** Begin Input material **
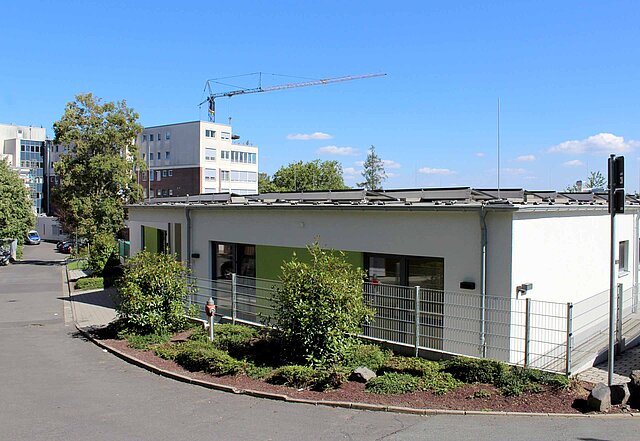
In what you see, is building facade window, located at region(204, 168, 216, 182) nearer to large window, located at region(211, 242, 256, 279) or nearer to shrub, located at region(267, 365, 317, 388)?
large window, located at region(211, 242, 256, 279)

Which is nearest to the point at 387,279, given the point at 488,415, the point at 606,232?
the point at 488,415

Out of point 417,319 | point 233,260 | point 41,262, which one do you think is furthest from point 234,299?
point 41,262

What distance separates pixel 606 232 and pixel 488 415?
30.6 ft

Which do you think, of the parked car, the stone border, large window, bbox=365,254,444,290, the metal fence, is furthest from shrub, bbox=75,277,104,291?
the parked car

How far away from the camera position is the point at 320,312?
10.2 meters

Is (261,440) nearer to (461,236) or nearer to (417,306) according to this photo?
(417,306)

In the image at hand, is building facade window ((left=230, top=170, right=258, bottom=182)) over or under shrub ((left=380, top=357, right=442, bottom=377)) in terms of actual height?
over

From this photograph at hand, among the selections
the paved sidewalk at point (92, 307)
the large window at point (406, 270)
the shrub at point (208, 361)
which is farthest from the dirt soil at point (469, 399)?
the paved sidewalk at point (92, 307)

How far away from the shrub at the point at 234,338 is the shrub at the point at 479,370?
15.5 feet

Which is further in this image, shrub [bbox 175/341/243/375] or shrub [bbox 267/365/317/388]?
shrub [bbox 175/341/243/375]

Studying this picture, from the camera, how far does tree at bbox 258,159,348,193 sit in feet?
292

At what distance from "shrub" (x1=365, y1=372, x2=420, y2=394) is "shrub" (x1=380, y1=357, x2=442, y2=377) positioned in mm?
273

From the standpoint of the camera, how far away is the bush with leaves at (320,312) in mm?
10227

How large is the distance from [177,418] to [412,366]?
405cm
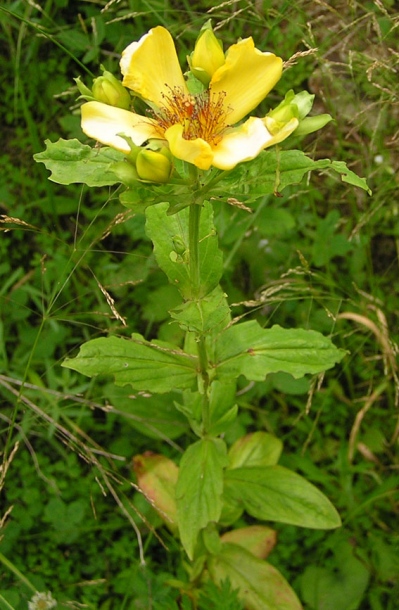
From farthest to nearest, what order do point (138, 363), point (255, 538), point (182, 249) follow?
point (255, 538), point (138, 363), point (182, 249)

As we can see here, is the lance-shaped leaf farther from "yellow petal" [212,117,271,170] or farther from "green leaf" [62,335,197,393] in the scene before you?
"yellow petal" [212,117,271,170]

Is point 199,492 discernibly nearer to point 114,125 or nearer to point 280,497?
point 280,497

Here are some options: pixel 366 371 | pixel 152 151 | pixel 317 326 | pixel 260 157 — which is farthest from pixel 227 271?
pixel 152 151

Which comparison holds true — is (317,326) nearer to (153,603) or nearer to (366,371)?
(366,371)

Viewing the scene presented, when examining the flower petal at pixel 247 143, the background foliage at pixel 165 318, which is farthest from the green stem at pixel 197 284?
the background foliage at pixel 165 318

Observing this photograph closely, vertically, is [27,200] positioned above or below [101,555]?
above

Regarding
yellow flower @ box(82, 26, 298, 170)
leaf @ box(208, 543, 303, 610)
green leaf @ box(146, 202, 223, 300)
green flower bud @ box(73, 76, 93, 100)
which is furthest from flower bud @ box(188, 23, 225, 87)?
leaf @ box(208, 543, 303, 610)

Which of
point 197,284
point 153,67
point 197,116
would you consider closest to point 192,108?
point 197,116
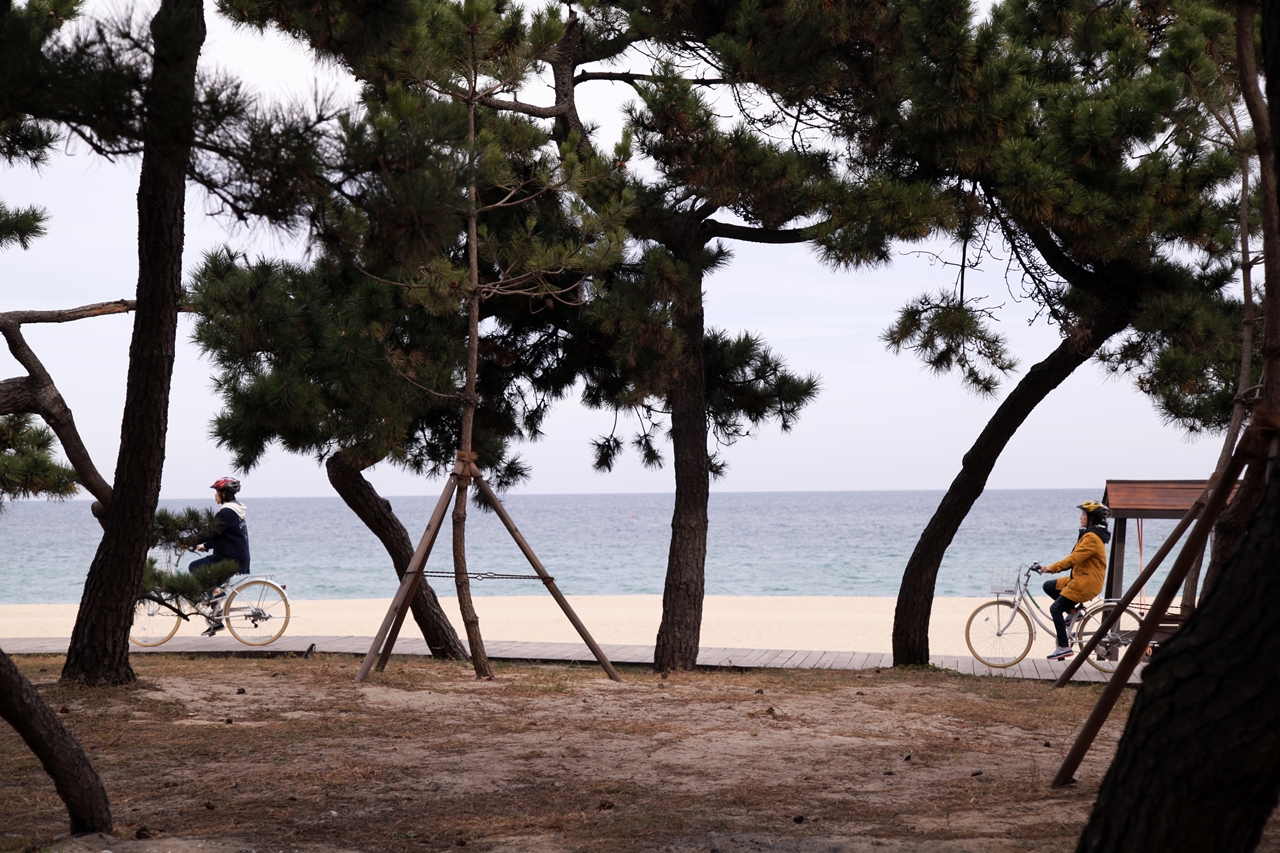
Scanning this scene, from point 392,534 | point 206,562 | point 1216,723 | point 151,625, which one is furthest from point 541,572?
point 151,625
** End Input material **
- **Request**:
Print every record above exactly as written, leaving out the pictures.

- **Reply**:
In what you see, is building facade window, located at region(204, 168, 216, 182) nearer to large window, located at region(211, 242, 256, 279) or nearer to shrub, located at region(267, 365, 317, 388)?
large window, located at region(211, 242, 256, 279)

Which is nearest to the point at 387,279, given the point at 488,415, the point at 606,232?
the point at 488,415

Out of point 417,319 | point 233,260 | point 41,262, which one do you think is furthest from point 234,299?
point 41,262

What distance separates pixel 606 232 and pixel 488 415?
30.6 ft

Which do you think, of the parked car, the stone border, large window, bbox=365,254,444,290, the metal fence, is furthest from shrub, bbox=75,277,104,291?
the parked car

How far away from the camera position is the point at 320,312?
10.2 meters

Is (261,440) nearer to (461,236) or nearer to (417,306) according to this photo?
(417,306)

In the image at hand, is building facade window ((left=230, top=170, right=258, bottom=182)) over or under shrub ((left=380, top=357, right=442, bottom=377)) in terms of actual height?
over

From this photograph at hand, among the selections
the paved sidewalk at point (92, 307)
the large window at point (406, 270)
the shrub at point (208, 361)
which is farthest from the dirt soil at point (469, 399)?
the paved sidewalk at point (92, 307)

How far away from the shrub at the point at 234,338 is the shrub at the point at 479,370?
15.5 feet

Which is further in this image, shrub [bbox 175/341/243/375] or shrub [bbox 267/365/317/388]?
shrub [bbox 175/341/243/375]

Studying this picture, from the camera, how far does tree at bbox 258,159,348,193 sit in feet?
292

At what distance from "shrub" (x1=365, y1=372, x2=420, y2=394) is "shrub" (x1=380, y1=357, x2=442, y2=377) positioned in mm?
273

From the standpoint of the camera, how far away is the bush with leaves at (320,312) in mm?
10227

How large is the distance from [177,418] to [412,366]?
405cm
From farthest to nearest, what order do point (138, 363), point (255, 538), point (182, 249) follow?
point (255, 538), point (138, 363), point (182, 249)

As we can see here, is the lance-shaped leaf farther from "yellow petal" [212,117,271,170] or farther from "green leaf" [62,335,197,393] in the scene before you?
"yellow petal" [212,117,271,170]

Is point 199,492 discernibly nearer to point 114,125 or nearer to point 280,497?
point 280,497

Here are some options: pixel 366 371 | pixel 152 151 | pixel 317 326 | pixel 260 157 — which is farthest from pixel 227 271?
pixel 152 151

Which comparison holds true — is (317,326) nearer to (153,603) or nearer to (366,371)?
(366,371)

Viewing the scene presented, when examining the flower petal at pixel 247 143, the background foliage at pixel 165 318, which is farthest from the green stem at pixel 197 284?
the background foliage at pixel 165 318

Observing this photograph closely, vertically, is [27,200] positioned above or below [101,555]?
above

Regarding
yellow flower @ box(82, 26, 298, 170)
leaf @ box(208, 543, 303, 610)
green leaf @ box(146, 202, 223, 300)
green flower bud @ box(73, 76, 93, 100)
which is furthest from flower bud @ box(188, 23, 225, 87)?
leaf @ box(208, 543, 303, 610)

Which of
point 197,284
point 153,67
point 197,116
would you consider closest to point 192,108?
point 197,116
Scanning this scene, from point 392,534 | point 206,562 | point 1216,723 | point 151,625, which one is furthest from point 541,572?
point 151,625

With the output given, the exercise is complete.